◆ **Short problem**: Can you collect every line in the rows below that contains the word "furthest" and copy each one out? Case counts.

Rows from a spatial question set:
-- start --

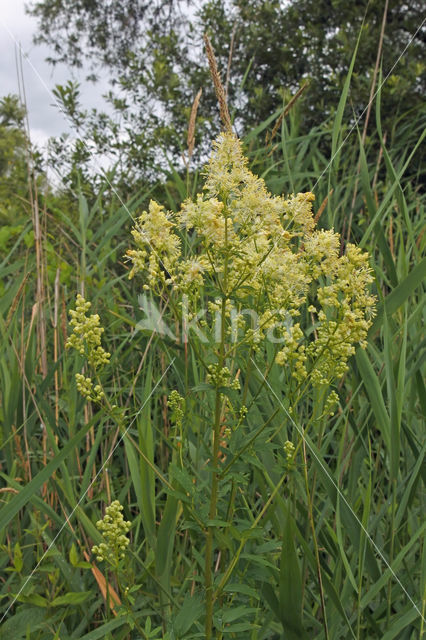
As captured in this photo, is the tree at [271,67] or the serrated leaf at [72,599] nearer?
the serrated leaf at [72,599]

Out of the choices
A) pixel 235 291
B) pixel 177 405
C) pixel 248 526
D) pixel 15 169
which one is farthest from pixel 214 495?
pixel 15 169

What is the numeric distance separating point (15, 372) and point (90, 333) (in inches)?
23.6

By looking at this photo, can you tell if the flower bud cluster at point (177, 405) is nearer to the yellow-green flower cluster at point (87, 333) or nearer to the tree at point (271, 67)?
the yellow-green flower cluster at point (87, 333)

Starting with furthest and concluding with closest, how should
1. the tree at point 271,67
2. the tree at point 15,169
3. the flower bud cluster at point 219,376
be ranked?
the tree at point 271,67 < the tree at point 15,169 < the flower bud cluster at point 219,376

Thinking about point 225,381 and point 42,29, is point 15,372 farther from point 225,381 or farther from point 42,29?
point 42,29

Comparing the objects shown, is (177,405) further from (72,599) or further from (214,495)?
(72,599)

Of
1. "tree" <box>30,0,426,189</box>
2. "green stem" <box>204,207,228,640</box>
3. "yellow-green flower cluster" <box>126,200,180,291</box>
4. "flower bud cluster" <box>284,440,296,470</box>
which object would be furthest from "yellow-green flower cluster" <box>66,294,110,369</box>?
"tree" <box>30,0,426,189</box>

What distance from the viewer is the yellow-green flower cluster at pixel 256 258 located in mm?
1084

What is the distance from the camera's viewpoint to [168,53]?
5.55 metres

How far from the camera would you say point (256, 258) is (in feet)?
3.53

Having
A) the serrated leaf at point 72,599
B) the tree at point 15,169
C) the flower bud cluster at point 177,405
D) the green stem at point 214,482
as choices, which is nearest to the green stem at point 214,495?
the green stem at point 214,482

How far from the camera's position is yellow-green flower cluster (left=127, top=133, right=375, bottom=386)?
1084 millimetres

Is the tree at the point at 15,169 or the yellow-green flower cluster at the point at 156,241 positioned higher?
the tree at the point at 15,169

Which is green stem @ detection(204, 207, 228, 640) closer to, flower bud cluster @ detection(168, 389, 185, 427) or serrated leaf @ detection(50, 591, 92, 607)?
flower bud cluster @ detection(168, 389, 185, 427)
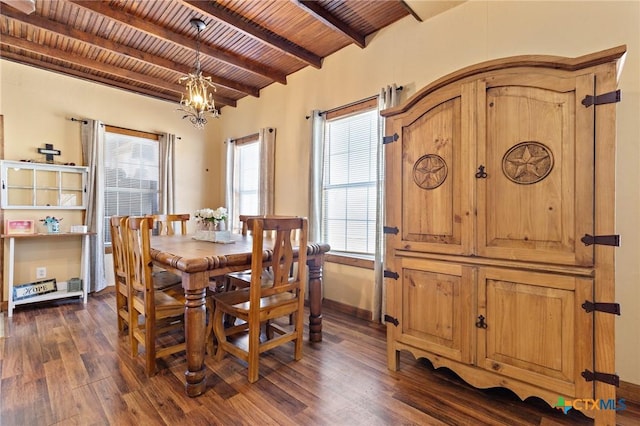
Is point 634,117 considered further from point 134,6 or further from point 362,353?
point 134,6

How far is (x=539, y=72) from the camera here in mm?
1577

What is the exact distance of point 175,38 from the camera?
3141mm

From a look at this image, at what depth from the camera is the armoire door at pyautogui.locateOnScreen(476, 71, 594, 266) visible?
1.47 metres

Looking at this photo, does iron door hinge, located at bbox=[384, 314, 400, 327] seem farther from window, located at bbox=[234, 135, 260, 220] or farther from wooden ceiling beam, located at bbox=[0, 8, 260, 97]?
wooden ceiling beam, located at bbox=[0, 8, 260, 97]

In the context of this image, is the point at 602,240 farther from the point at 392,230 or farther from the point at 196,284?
the point at 196,284

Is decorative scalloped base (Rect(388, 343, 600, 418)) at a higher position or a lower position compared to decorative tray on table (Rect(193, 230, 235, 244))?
lower

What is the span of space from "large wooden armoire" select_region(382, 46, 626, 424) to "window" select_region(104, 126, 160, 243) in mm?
4064

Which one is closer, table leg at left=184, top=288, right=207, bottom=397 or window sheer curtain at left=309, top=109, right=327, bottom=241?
table leg at left=184, top=288, right=207, bottom=397

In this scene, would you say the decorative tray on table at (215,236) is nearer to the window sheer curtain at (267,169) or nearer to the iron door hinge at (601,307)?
the window sheer curtain at (267,169)

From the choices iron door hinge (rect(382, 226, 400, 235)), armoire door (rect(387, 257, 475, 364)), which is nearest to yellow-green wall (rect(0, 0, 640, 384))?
armoire door (rect(387, 257, 475, 364))

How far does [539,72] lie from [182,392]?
9.15ft

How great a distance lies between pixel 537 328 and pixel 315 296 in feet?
5.27

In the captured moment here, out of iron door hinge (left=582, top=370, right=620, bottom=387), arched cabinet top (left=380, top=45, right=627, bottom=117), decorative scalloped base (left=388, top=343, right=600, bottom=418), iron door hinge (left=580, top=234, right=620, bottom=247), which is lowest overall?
decorative scalloped base (left=388, top=343, right=600, bottom=418)

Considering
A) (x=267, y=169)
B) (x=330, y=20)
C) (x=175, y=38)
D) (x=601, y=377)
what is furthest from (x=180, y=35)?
(x=601, y=377)
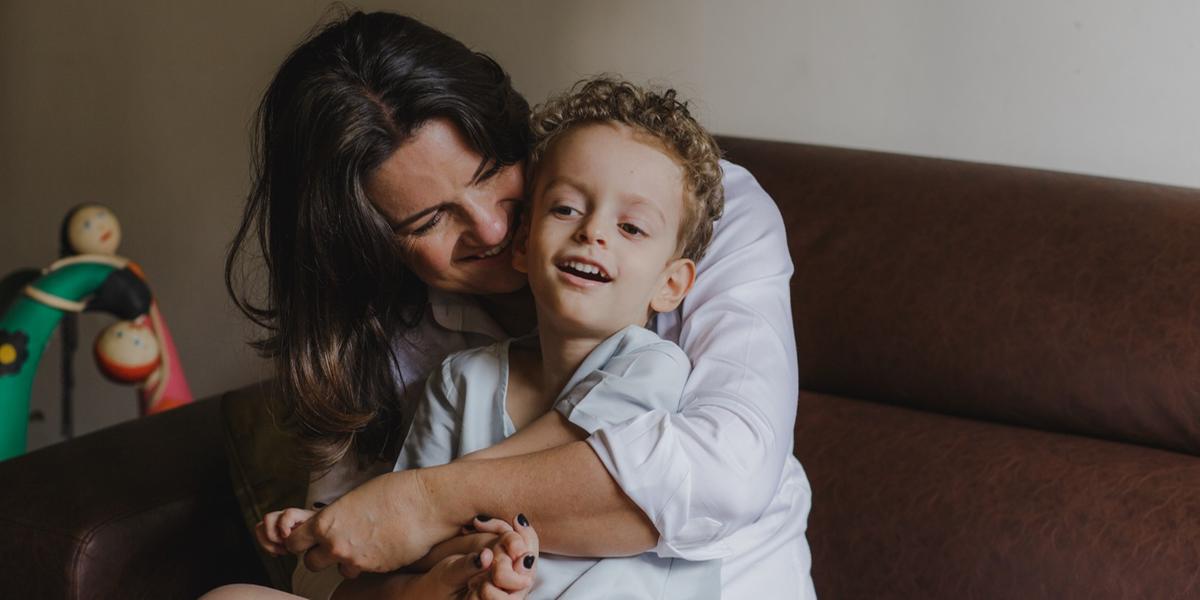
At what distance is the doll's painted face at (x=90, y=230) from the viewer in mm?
2346

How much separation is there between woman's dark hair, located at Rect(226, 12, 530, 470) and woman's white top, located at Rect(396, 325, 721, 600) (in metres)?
0.15

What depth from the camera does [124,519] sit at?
1548mm

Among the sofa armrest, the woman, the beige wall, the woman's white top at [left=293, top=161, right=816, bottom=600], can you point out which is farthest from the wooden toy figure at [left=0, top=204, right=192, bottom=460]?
the woman's white top at [left=293, top=161, right=816, bottom=600]

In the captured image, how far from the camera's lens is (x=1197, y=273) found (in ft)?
4.83

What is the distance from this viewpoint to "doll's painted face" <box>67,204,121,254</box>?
2346mm

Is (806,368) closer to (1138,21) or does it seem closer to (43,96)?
(1138,21)

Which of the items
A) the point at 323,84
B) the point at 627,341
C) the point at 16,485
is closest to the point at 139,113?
the point at 16,485

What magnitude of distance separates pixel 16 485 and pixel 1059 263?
4.54ft

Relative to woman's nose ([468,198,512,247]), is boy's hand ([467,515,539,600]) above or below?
below

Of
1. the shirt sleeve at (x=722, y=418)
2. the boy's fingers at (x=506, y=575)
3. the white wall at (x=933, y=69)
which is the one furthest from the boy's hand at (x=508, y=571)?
the white wall at (x=933, y=69)

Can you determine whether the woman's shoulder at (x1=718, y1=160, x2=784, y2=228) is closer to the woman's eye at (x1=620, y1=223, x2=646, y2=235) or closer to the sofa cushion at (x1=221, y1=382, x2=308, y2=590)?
the woman's eye at (x1=620, y1=223, x2=646, y2=235)

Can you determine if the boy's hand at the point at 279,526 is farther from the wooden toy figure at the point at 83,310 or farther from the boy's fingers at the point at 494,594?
the wooden toy figure at the point at 83,310

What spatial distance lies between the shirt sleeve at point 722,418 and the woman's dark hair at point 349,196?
0.29 m

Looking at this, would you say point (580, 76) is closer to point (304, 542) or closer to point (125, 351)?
point (125, 351)
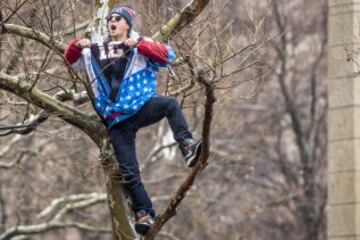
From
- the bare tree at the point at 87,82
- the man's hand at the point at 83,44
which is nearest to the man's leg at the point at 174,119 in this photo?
the bare tree at the point at 87,82

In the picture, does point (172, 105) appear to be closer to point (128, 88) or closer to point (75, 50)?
point (128, 88)

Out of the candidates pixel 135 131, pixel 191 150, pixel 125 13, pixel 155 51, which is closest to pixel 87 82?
pixel 135 131

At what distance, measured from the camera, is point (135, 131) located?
609 inches

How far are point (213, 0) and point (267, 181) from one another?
21595mm

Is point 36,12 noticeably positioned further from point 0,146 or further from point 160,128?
point 160,128

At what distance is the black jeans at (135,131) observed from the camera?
15.0 m

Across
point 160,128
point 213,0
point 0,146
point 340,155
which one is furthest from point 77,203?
point 213,0

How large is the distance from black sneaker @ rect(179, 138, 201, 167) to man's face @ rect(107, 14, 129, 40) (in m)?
1.22

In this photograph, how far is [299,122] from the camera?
124 feet

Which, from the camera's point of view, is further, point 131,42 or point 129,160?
point 129,160

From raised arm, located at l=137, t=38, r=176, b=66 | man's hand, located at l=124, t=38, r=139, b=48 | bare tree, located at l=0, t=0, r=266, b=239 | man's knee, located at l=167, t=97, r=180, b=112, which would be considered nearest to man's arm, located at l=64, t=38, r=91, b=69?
bare tree, located at l=0, t=0, r=266, b=239

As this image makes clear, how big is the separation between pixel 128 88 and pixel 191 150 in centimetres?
92

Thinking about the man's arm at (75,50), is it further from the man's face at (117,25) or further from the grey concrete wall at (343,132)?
the grey concrete wall at (343,132)

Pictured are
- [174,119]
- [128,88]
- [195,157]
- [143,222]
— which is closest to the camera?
[195,157]
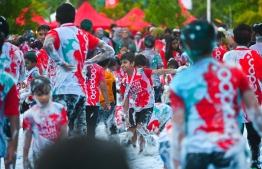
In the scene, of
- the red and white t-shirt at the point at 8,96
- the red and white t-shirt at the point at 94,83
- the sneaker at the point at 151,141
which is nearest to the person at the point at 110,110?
the sneaker at the point at 151,141

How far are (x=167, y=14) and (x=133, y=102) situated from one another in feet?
94.6

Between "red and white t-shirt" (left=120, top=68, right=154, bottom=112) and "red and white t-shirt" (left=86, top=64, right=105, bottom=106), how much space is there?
1.86 feet

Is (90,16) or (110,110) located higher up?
(90,16)

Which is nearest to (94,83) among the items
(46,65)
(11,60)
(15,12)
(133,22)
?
(46,65)

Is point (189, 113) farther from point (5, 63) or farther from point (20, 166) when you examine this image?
point (20, 166)

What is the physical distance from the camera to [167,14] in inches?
1554

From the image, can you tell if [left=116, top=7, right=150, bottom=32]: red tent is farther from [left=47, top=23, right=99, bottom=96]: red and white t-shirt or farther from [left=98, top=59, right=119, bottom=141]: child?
[left=47, top=23, right=99, bottom=96]: red and white t-shirt

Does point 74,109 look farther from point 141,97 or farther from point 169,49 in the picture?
point 169,49

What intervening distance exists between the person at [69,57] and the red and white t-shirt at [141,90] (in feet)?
8.25

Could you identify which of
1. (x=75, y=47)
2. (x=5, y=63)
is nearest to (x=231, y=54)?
(x=75, y=47)

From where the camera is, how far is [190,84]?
14.9 ft

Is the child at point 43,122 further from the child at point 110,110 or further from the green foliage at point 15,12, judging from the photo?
the green foliage at point 15,12

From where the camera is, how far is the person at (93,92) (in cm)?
1041

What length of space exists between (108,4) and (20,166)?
4004 cm
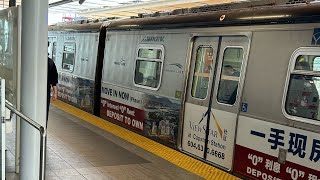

-- end --

◆ **Task solution**:
Starting with furthest and concluding with closest, how should
which object would be furthest from "yellow-green flower cluster" <box>66,294,110,369</box>?
what is furthest from (x=180, y=35)?
which is the one furthest from the boy's hand at (x=508, y=571)?
which one is furthest from point 77,203?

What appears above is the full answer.